Pierwsze wrażenie – jak powszechnie wiadomo najważniejsze – było dla mnie niezwykle pozytywne. Zarówno atmosfera panująca w biurze, jak i serdeczność ludzi spotykanych przypadkowo na korytarzu były dla mnie bardzo miłym zaskoczeniem (szczególnie, gdy przypominała mi się polska rzeczywistość i babcie-dewotki siedzące w oknach i głośno komentujące każdego przechodnia).
Dziewczyny pracujące w biurze, jako asystentki Pani poseł – Iwona i Kasia były naprawdę pomocne i serdeczne. Okazały się również zakręconymi babeczkami, z którymi można było pogadać na każdy temat ;) Dzięki nim udało się nam dotrzeć zawsze tam gdzie chciałyśmy i zwiedzić praktycznie całą Brukselę. Właśnie jeśli chodzi i zwiedzanie to polecam każdemu zarówno Brukselę (szczególnie nocą) jak i odwiedzenie miast takich jak Antwerpia czy Brugia. Mimo pięknych zabytków i setek atrakcji turystycznych, muszę się przyznać, że na mnie największe wrażenie zawsze robiły ulice zakupowe ;)) Można też zaplanować sobie jeden weekend na wyjazd do Amsterdamu, który odwiedziłam osobiście, polecam dla tych, którzy chcą się wyluzować, a także mężczyznom poszukującym wyjątkowych ‘atrakcji turystycznych‘ ;)

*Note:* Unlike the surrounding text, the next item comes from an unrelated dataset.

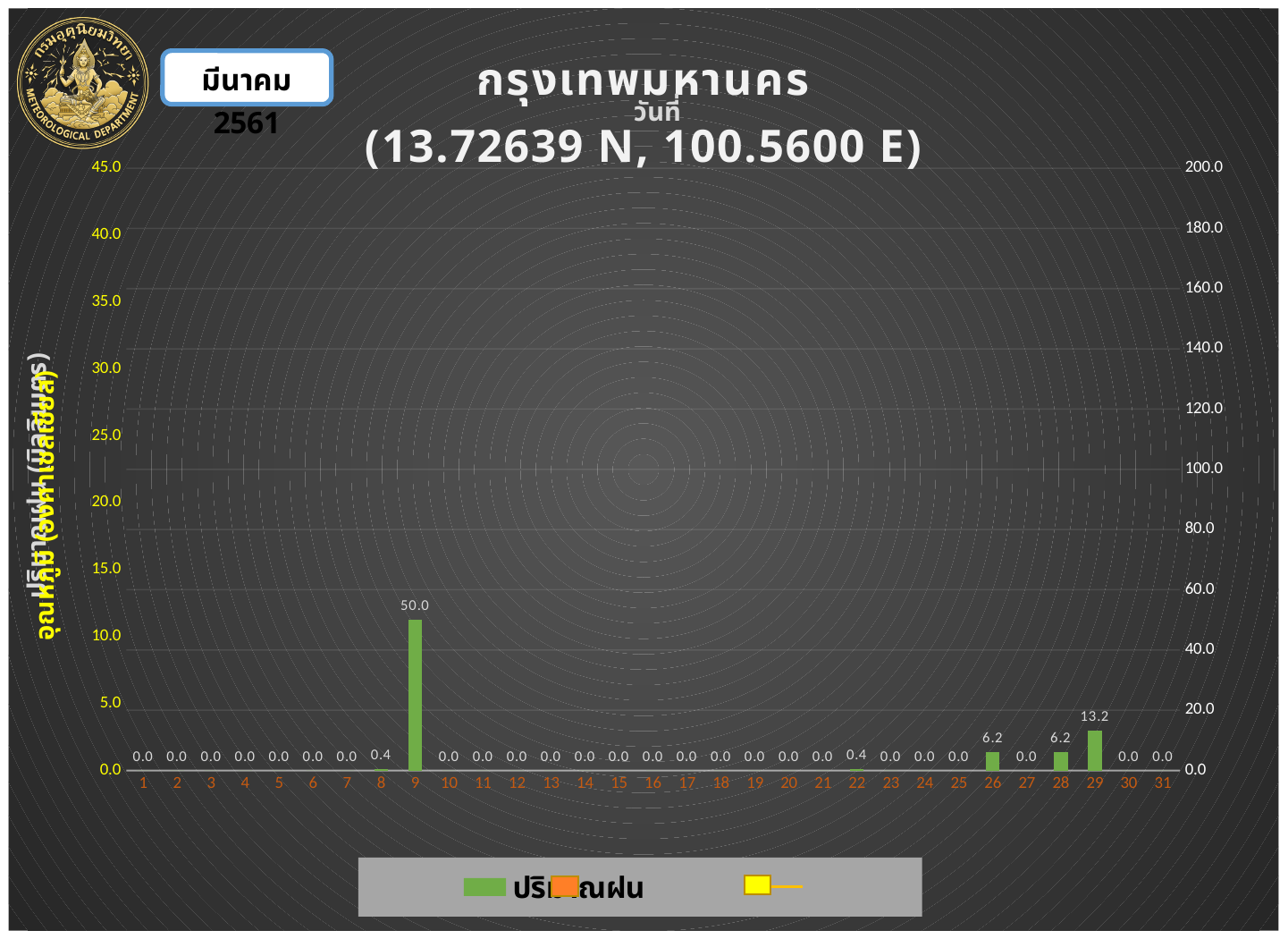
What is the difference between the rainfall values for day 9 and day 29? 36.8 What coordinates are given in the chart title? 13.72639 N, 100.5600 E Is the rainfall value for day 9 greater or less than 40.0 on the right axis? greater Which day has the highest rainfall value? 9 What is the rainfall value shown for day 8? 0.4 How many days are shown on the x axis? 31 What is the rainfall value shown for day 29? 13.2 What is the difference between the rainfall values for day 29 and day 28? 7.0 What is the rainfall value shown for day 9? 50.0 What is the rainfall value shown for day 26? 6.2 What kind of chart is shown on the slide? bar chart Which day has the larger rainfall value, day 26 or day 29? 29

Jeśli chodzi o pracę wykonywaną w Parlamencie to zostało mi powierzone wiele ważnych i interesujących zajęć – zaczynając od podstawowego zadania każdego statysty, czyli kserowania dziesiątek dokumentów (^^), poprzez udział w wielu komisjach, obradach i posiedzeniach oraz przygotowywanie z nich sprawozdań. Byłam traktowana bardzo profesjonalnie, jak prawdziwy pracownik biura. Dzięki udziałowi w takich wydarzeniach, mogłam zdobyć cenne doświadczenie, które na pewno zaowocuje w przyszłości. Doceniłam również, ja k ciężkie i pracochłonne są zadania wykonywane przez asystentki, jak i przez samą Panią poseł. Nauczyłam się tu bardzo wiele, zdobyłam dużo informacji o możliwości rozwoju zawodowego w instytucjach UE.
Myślę, że była to dotychczas moja najważniejsza, a przy okazji najbardziej szalona przygoda w życiu. Nigdy nie zapomnę poznanych tu ludzi, klimatu miasta i doświadczenia, jakie dał mi ten staż. Bardzo gorąco dziękuję Pani poseł Elżbiecie Łukacijewskiej za możliwość współpracy i serdeczność, którą okazywała każdego dnia. Z moich obserwacji wynika, że atmosfera panująca w biurze Pani poseł była wyjątkowa i jedyna w swoim rodzaju, dlatego każdy kto tu trafi, może nazwać się szczęściarzem ;)
Mam nadzieję, że w niedalekiej przyszłości spotkam się z wszystkimi jeszcze raz i będę mogła chociażby odwiedzić Parlament Europejski.